▶ **Exercise materials**
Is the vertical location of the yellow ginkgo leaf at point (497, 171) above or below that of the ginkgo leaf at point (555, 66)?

==

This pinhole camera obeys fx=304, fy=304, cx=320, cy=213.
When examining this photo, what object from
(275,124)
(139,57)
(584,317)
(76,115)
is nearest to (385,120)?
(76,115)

▶ **What the task requires**
Report only the number of lines in the data above that contain the word "below".

▶ **Answer in full**
1